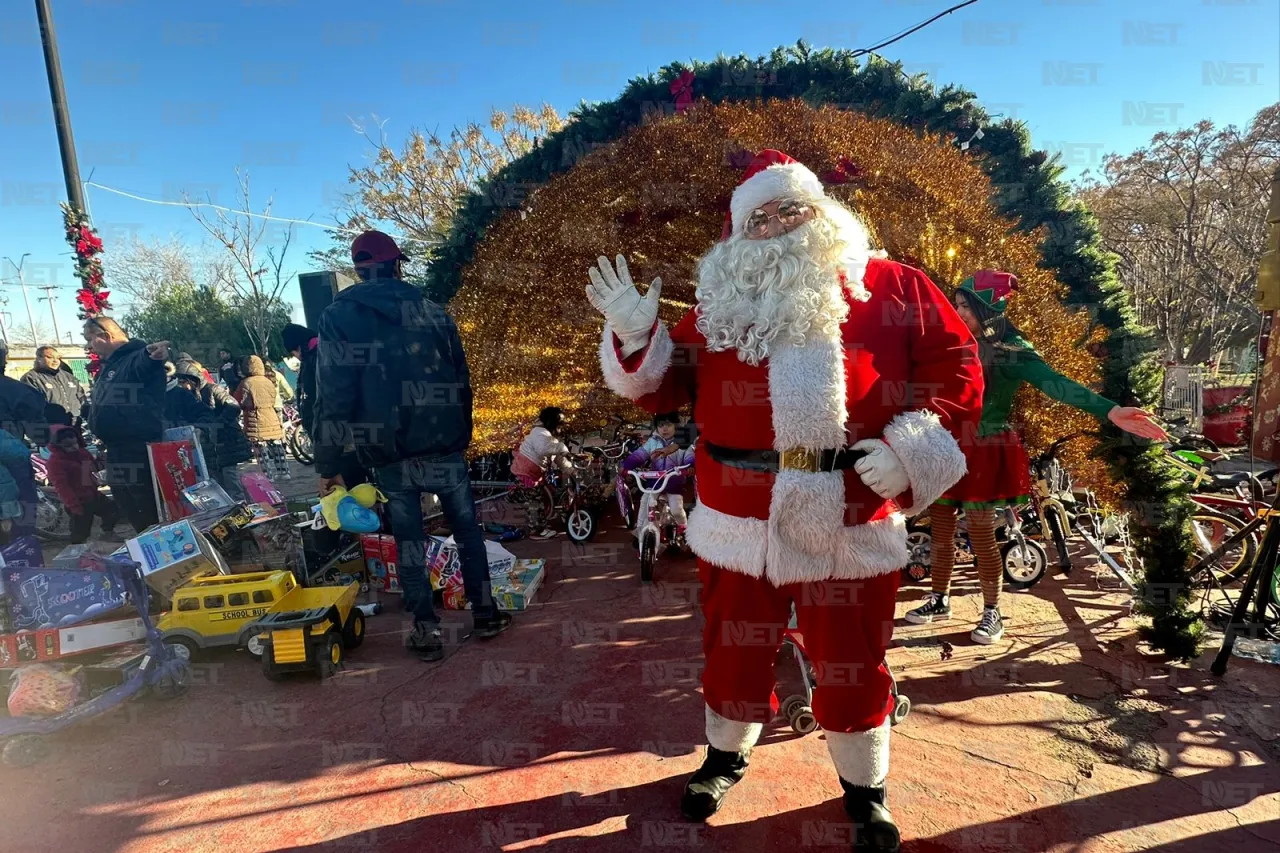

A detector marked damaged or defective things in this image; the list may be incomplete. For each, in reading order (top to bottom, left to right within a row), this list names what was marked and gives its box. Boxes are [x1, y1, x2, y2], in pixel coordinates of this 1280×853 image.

cracked concrete ground [2, 504, 1280, 850]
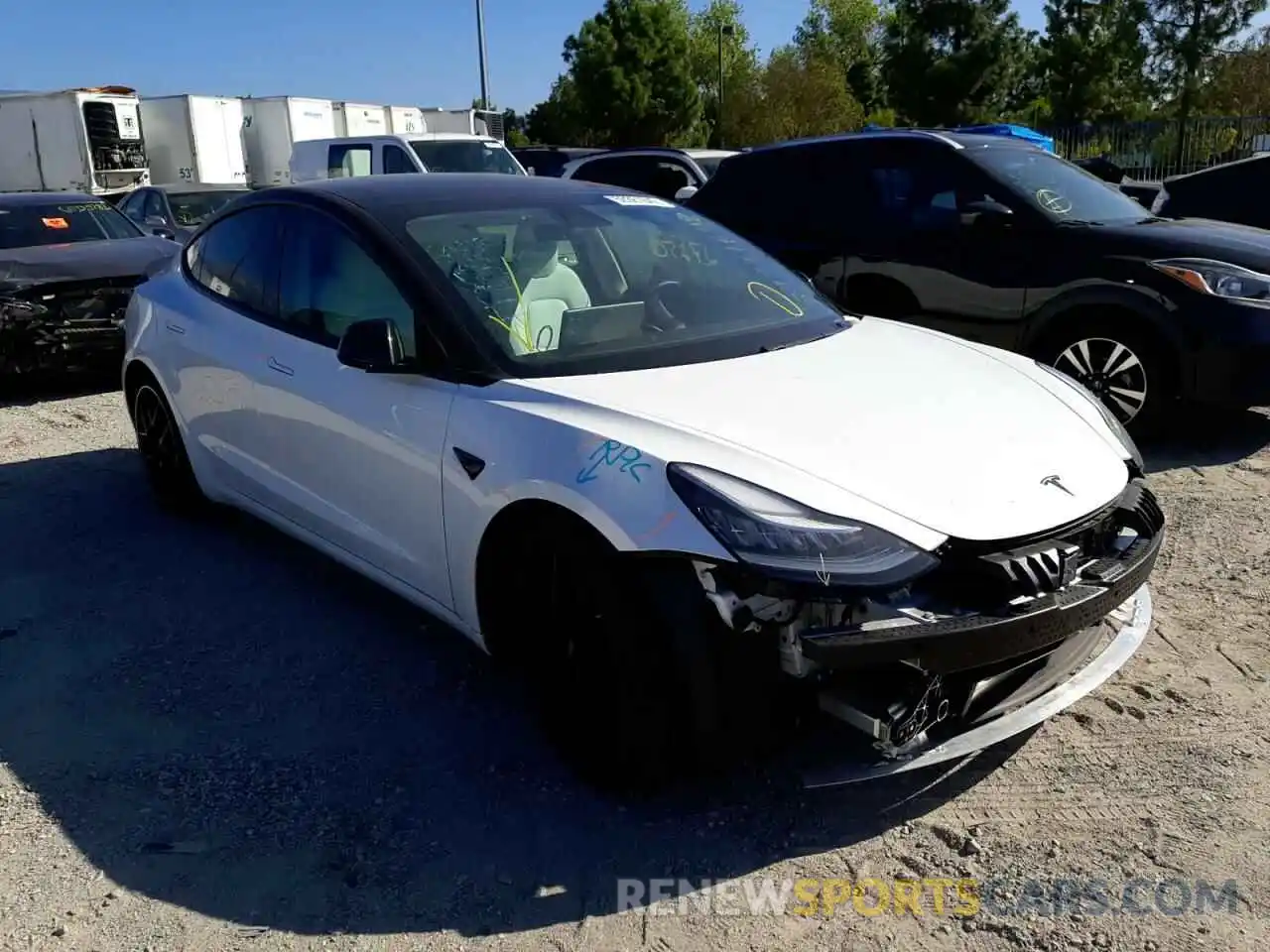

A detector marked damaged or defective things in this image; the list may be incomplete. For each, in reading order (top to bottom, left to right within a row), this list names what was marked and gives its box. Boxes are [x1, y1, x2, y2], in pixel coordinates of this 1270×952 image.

damaged headlight [1040, 361, 1143, 468]
damaged headlight [671, 462, 937, 587]
front-end collision damage [683, 480, 1159, 785]
cracked bumper [810, 587, 1159, 789]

—————

WHAT YOU NEED TO DO: Convert the lines of both items above into a Markdown table with the columns "No." and "Text," numbering each row and skipping blank lines. Omit the pictures from the table.

RESPONSE BELOW:
| No. | Text |
|---|---|
| 1 | A detector marked damaged or defective things in this image; the list may be incomplete. For each, in reading order (top to bottom, left to right within a row), this list names what was marked and gives its box. Boxes are [x1, y1, x2, y2], in pixel coordinates of this 1280×853 image. |
| 2 | cracked concrete ground [2, 504, 1280, 850] |
| 3 | A detector marked damaged or defective things in this image; the list may be incomplete. For each, in reading order (top to bottom, left to right within a row), this list names what was marked and gives its box. Boxes are [x1, y1, x2, y2], in pixel coordinates of this 1270×952 image. |
| 4 | damaged headlight [1040, 361, 1143, 468] |
| 5 | damaged headlight [671, 462, 937, 587] |
| 6 | front-end collision damage [683, 480, 1159, 785] |
| 7 | cracked bumper [810, 587, 1159, 789] |